Poitier began to be mocked for being over-idealized African-American characters who were not allowed to have any sexuality or personality defects, such as his character in Guess Who's Coming to Dinner. Poitier was aware of this pattern but was unconcerned on the subject. He wanted more diverse roles in Hollywood; but he also felt obliged to lead by example with his characters by challenging old stereotypes, as he was the only major actor of African descent being cast in leading roles. For example, in 1966, he turned down the opportunity to star in an NBC television version of Othello with the same attitude. Despite this, many of Poitier's films in the 1960s will later be cited as social thrillers by both filmmakers and observers.
Virgil Tibbs, a Philadelphia, Pennsylvania detective whose subsequent life was the subject of two sequels, was one of his most popular characters in Heat of the Night. (1970) and The Organization (1971).
Poitier appeared in the Western Buck and Preacher, a 1973 film directedorial debut for him, as well as Harry Belafonte and Ruby Dee. Joseph Sargent, the original director, was fired by Poitier. He directed his second film, A Warm December, in the following year. Poitier appeared in the film alongside Esther Anderson.
Poitier made several commercially successful comedy films during the 1970s, including three in which he also appeared: Uptown Saturday Night (1974) with Bill Cosby and Harry Belafonte; and A Piece of the Act (1977), both with Cosby. Stir Crazy (1980), starring Richard Pryor and Gene Wilder, was the highest-grossing film directed by a person of African descent for many years.
He directed Fast Forward in 1985 and Cosby reunited him with Cosby in 1990, directing him in the family comedy Ghost Dad.
In 1988, he appeared in Shoot to Kill with Tom Berenger. He appeared in Sneakers with Robert Redford and Dan Aykroyd in 1992. He co-starred in The Jackal with Richard Gere and Bruce Willis in 1997. He appeared in many well-received television films and miniseries, including Separate but Equal (1991), To Sir, with Love II (1996), Mandela and de Klerk (1997), and Noah Dearborn (1999). He was nominated for his performances in Separate But Equal and Mandela and de Klerk, as well as a Golden Globe award for the former. In 2001, he received the Grammy Award for Best Spoken Word Album.

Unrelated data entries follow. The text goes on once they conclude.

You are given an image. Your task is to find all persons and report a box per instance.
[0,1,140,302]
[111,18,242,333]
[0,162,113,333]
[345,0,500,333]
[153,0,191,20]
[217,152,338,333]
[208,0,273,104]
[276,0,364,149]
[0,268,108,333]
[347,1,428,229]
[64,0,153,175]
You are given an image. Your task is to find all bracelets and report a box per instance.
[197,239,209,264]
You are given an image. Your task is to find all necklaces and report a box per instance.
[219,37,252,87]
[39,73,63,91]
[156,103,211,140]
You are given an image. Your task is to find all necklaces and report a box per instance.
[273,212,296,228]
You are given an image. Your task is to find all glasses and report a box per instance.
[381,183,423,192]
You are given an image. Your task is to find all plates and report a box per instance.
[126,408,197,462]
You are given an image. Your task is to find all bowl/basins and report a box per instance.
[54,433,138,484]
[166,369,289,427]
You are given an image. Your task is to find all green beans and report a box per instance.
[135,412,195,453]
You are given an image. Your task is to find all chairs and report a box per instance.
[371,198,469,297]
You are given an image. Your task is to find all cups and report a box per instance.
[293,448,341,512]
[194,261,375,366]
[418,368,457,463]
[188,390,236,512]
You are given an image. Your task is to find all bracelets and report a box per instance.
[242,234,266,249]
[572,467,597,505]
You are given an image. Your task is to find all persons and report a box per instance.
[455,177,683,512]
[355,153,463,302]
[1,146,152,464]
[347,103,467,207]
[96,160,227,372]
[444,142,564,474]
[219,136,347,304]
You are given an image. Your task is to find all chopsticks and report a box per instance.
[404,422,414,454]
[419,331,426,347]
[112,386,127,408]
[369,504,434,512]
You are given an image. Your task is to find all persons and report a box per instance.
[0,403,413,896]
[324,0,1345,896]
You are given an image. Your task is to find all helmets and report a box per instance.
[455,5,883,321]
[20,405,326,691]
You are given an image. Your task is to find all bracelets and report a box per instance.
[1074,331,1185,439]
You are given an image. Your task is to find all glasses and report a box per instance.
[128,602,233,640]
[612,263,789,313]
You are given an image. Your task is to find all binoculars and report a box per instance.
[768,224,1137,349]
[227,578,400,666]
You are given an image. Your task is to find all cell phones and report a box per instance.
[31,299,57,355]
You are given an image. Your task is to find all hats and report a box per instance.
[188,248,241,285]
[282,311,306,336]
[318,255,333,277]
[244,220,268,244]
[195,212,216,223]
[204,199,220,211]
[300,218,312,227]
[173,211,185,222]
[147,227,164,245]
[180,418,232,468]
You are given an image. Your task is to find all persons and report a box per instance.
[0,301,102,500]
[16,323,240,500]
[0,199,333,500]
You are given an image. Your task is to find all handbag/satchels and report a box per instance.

Poitier received the 2001 Honorary Academy Award for his lifetime contribution to American cinema in 2002. Denzel Washington received the Award for Best Actor for his appearance in Training Day later this year, making him the second Black actor to receive the honor. In his victory address, Washington lauded Poitier's words, "I'll always be after you, Sidney." I'll be following in your footsteps. Sir, there's nothing I'd rather do.
Poitier became the first living recipient of the Academy Award for Best Actor after Ernest Borgnine's death in 2012. Poitier received the Best Director Award at the 86th Academy Awards on March 2, 2014. He was lauded and praised for all his Hollywood appearances, including: "We are in debt." To warm applause, Poitier delivered a brief address, reminding his followers to "keep the good work." In 2021, the academy dedicated the lobby of the new Academy Museum of Motion Pictures in Los Angeles as the "Sidney Poitier Grand Lobby" in honor.